Derbyshire Times
- Type: Weekly newspaper
- Format: Tabloid
- Owner: National World
- Founded: 1854
- Headquarters: Chesterfield
- Circulation: 8,005 (as of 2023)
- Website: derbyshiretimes.co.uk

= Derbyshire Times =

British local newspaper

The Derbyshire Times is a weekly local newspaper published in northern Derbyshire, each edition being on sale from Thursday. Its headquarters are in Chesterfield and much of its coverage centres on the town and the surrounding area. The newspaper also covers parts of the Peak District and Amber Valley areas. The Derbyshire Times is the biggest selling weekly newspaper in the county and in Britain’s top ten for circulation. Published in five editions - Chesterfield/Clay Cross, East, North East, Alfreton area, and Matlock/Peak.

The Derbyshire Times (and Chesterfield Herald) was first published on Saturday, January 7, 1854. Historical copies of the Derbyshire Times and Chesterfield Herald, dating back to 1854, are available to search and view in digitised form at The British Newspaper Archive.

In 1978, the paper's publisher Wilfred Edmunds Ltd became the first English acquisition of Falkirk-based publishers F. Johnston & Co, which later became Johnston Press.

The paper switched from a broadsheet format to tabloid in March 1986 and entered the world of multimedia publishing in 1999 with the launch of its website.

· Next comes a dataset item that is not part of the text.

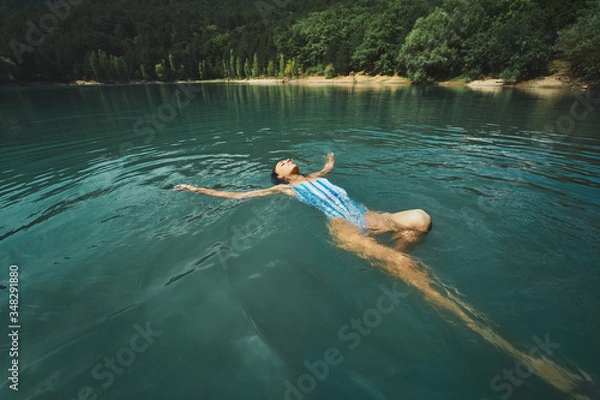 Obraz traveler carefree woman relaxing and floating in calm clear water, swimming on back in blue lake. Outdoor adventure, people in nature and calmness concept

The paper has a staff of 4 reporters and 4 photographers, which is supported by a team of voluntary correspondents. The newspaper contains several supplements focusing on property, motoring, business and entertainment in the area. Once possessing their own printing facility at their Chesterfield premises, the Derbyshire Times has been printed at Johnston Press's Sheffield Web facility in Dinnington in Yorkshire since 2007.